**Rows from a dataset:**
**********
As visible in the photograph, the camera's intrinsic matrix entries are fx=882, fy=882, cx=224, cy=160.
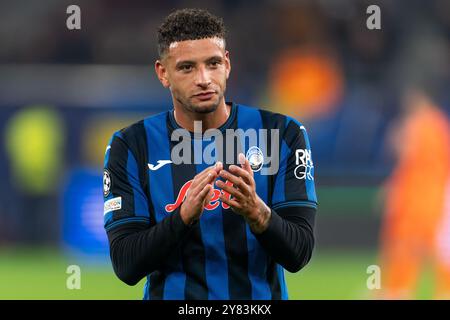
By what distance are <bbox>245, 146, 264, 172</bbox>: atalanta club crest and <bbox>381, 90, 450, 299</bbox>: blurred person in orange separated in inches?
223

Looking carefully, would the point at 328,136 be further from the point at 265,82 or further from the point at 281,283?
the point at 281,283

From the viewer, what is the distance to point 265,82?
40.0 ft

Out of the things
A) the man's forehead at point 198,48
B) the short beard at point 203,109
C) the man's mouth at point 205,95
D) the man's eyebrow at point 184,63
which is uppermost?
the man's forehead at point 198,48

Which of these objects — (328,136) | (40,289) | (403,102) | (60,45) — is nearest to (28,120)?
(60,45)

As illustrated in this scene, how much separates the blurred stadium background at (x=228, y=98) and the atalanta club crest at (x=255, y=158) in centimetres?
562

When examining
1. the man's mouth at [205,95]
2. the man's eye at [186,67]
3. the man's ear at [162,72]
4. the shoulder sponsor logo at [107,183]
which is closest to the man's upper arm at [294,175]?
the man's mouth at [205,95]

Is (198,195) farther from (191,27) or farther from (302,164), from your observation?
(191,27)

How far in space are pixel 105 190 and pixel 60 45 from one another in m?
9.31

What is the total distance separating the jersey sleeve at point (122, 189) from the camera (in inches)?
141

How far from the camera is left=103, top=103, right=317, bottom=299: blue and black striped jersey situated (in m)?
3.40

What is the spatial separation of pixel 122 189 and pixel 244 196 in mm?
648

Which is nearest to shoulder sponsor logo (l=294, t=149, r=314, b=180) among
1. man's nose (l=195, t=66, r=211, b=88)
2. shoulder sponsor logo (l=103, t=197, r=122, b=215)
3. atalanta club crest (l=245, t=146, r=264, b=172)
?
atalanta club crest (l=245, t=146, r=264, b=172)

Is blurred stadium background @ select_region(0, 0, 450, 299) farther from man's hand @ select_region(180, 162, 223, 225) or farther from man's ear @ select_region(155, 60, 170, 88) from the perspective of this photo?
man's hand @ select_region(180, 162, 223, 225)

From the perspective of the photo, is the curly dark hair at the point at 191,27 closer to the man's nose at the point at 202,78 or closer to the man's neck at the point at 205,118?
the man's nose at the point at 202,78
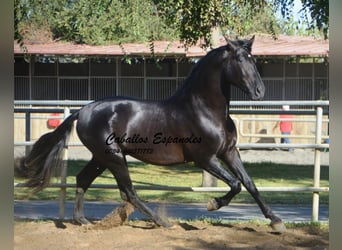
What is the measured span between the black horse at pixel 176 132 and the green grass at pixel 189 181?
36.0 inches

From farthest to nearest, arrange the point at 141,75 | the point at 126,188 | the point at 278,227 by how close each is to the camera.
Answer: the point at 141,75 < the point at 126,188 < the point at 278,227

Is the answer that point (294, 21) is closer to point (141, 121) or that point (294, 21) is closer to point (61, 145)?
point (141, 121)

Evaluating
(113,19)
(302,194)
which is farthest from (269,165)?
(113,19)

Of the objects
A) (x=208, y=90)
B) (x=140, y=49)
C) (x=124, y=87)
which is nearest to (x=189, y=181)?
(x=140, y=49)

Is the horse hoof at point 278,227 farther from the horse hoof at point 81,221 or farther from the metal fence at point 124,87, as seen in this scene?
the metal fence at point 124,87

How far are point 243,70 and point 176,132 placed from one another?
3.30ft

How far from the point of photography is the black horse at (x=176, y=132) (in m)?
5.66

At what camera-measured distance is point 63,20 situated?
670 cm

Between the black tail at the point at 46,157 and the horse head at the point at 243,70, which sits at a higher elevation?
the horse head at the point at 243,70

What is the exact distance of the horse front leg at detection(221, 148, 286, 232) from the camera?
578 centimetres

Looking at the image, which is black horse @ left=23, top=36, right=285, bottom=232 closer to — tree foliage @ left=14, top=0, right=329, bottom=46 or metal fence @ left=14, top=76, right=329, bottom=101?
tree foliage @ left=14, top=0, right=329, bottom=46

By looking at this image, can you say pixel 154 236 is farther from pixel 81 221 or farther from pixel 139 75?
pixel 139 75

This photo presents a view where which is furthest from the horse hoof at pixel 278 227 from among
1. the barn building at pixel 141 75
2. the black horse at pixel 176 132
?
the barn building at pixel 141 75

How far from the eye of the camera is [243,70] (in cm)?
548
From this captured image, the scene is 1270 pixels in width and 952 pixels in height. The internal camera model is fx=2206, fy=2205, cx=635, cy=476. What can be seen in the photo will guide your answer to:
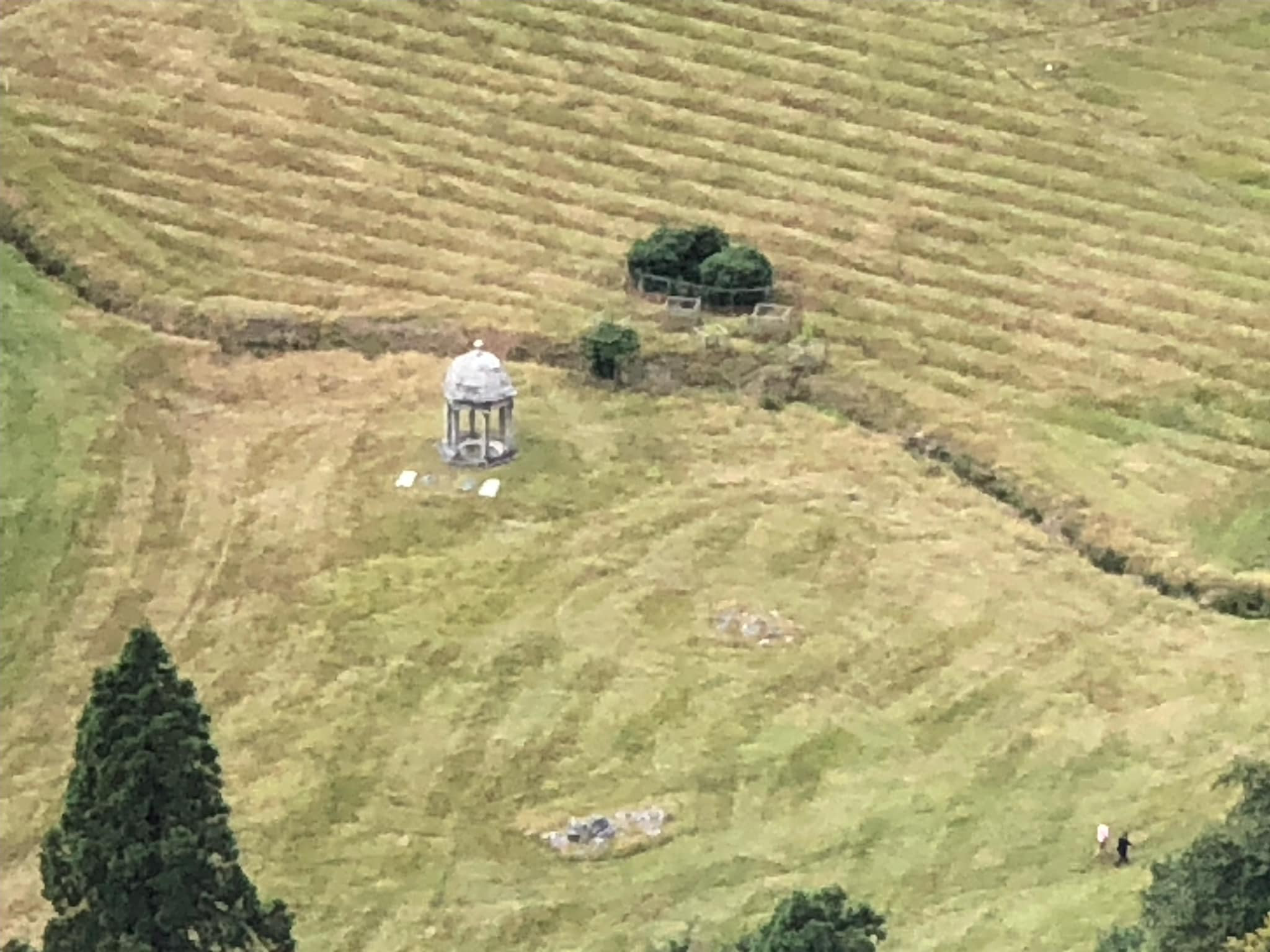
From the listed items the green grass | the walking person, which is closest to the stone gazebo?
the green grass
**********
**GIVEN EXERCISE:** Please repeat all of the rows above word for word, leaving the pictures out.

**SOLUTION TO THIS PROBLEM:**
As visible in the photograph, the camera's intrinsic matrix entries are fx=882, fy=882, cx=224, cy=160.
By what distance are <bbox>245, 146, 264, 172</bbox>: atalanta club crest and <bbox>381, 90, 450, 299</bbox>: blurred person in orange separated in inches?
223

Looking carefully, would the point at 328,136 be further from the point at 265,82 or further from the point at 281,283?
the point at 281,283

From the viewer, what is the distance to point 265,82?
40.0 ft

Out of the things
A) the man's forehead at point 198,48
B) the short beard at point 203,109
C) the man's mouth at point 205,95
D) the man's eyebrow at point 184,63
which is uppermost?
the man's forehead at point 198,48

Which of these objects — (328,136) | (40,289) | (403,102) | (60,45) — is nearest to (28,120)?
(60,45)

As illustrated in this scene, how much separates the blurred stadium background at (x=228, y=98) and the atalanta club crest at (x=255, y=158) in centimetres?
562

When examining
1. the man's mouth at [205,95]
2. the man's eye at [186,67]
3. the man's ear at [162,72]
4. the shoulder sponsor logo at [107,183]
which is closest to the man's upper arm at [294,175]?
the man's mouth at [205,95]

Is (198,195) farther from (191,27) or farther from (302,164), from your observation?
(191,27)

How far in space are pixel 105 190 and pixel 60 45 from one another in m?
9.31

What is the total distance separating the jersey sleeve at point (122, 189) from the camera (in inches)?
141

How far from the camera is left=103, top=103, right=317, bottom=299: blue and black striped jersey situated (in m)?
3.40

What is the spatial separation of pixel 122 189 and pixel 244 196 in mm?
648

Which is nearest to shoulder sponsor logo (l=294, t=149, r=314, b=180) among
1. man's nose (l=195, t=66, r=211, b=88)
2. shoulder sponsor logo (l=103, t=197, r=122, b=215)
3. atalanta club crest (l=245, t=146, r=264, b=172)
?
atalanta club crest (l=245, t=146, r=264, b=172)

Is blurred stadium background @ select_region(0, 0, 450, 299) farther from man's hand @ select_region(180, 162, 223, 225) or farther from man's ear @ select_region(155, 60, 170, 88) from the perspective of this photo?
man's hand @ select_region(180, 162, 223, 225)

From the perspective of the photo, is the curly dark hair at the point at 191,27 closer to the man's nose at the point at 202,78 or closer to the man's neck at the point at 205,118?
the man's nose at the point at 202,78
What is the measured span between the black horse at pixel 176 132 and the green grass at pixel 189 181?
36.0 inches

From farthest to nearest, arrange the point at 141,75 | the point at 126,188 | the point at 278,227 by how close each is to the camera.
Answer: the point at 141,75 < the point at 126,188 < the point at 278,227

Is the answer that point (294, 21) is closer to point (141, 121) or that point (294, 21) is closer to point (61, 145)?
point (141, 121)

Evaluating
(113,19)
(302,194)
which is farthest from (269,165)?
(113,19)

Of the objects
A) (x=208, y=90)
B) (x=140, y=49)
C) (x=124, y=87)
which is nearest to (x=189, y=181)?
(x=140, y=49)

Is the horse hoof at point 278,227 farther from the horse hoof at point 81,221 or farther from the metal fence at point 124,87, as seen in this scene?
the metal fence at point 124,87

How far are point 243,70 and point 176,132 placed from one another?
3.30ft

How far from the point of photography is the black horse at (x=176, y=132) (in m)?
5.66

At what camera-measured distance is point 63,20 situated?
670 cm

Between the black tail at the point at 46,157 and the horse head at the point at 243,70, which sits at a higher elevation?
the horse head at the point at 243,70

What is the exact distance of the horse front leg at detection(221, 148, 286, 232) from the camera?
578 centimetres

Looking at the image, which is black horse @ left=23, top=36, right=285, bottom=232 closer to — tree foliage @ left=14, top=0, right=329, bottom=46 or metal fence @ left=14, top=76, right=329, bottom=101?
tree foliage @ left=14, top=0, right=329, bottom=46

By looking at this image, can you say pixel 154 236 is farther from pixel 81 221 or farther from pixel 139 75?
pixel 139 75

This photo presents a view where which is furthest from the horse hoof at pixel 278 227 from among
1. the barn building at pixel 141 75
2. the black horse at pixel 176 132
?
the barn building at pixel 141 75

How far from the eye of the camera is [243,70] (in cm)?
548
From this captured image, the scene is 1270 pixels in width and 952 pixels in height. The internal camera model is fx=2206, fy=2205, cx=635, cy=476. What can be seen in the photo will guide your answer to:
From the listed items the green grass | the walking person, which is closest to the stone gazebo?
the green grass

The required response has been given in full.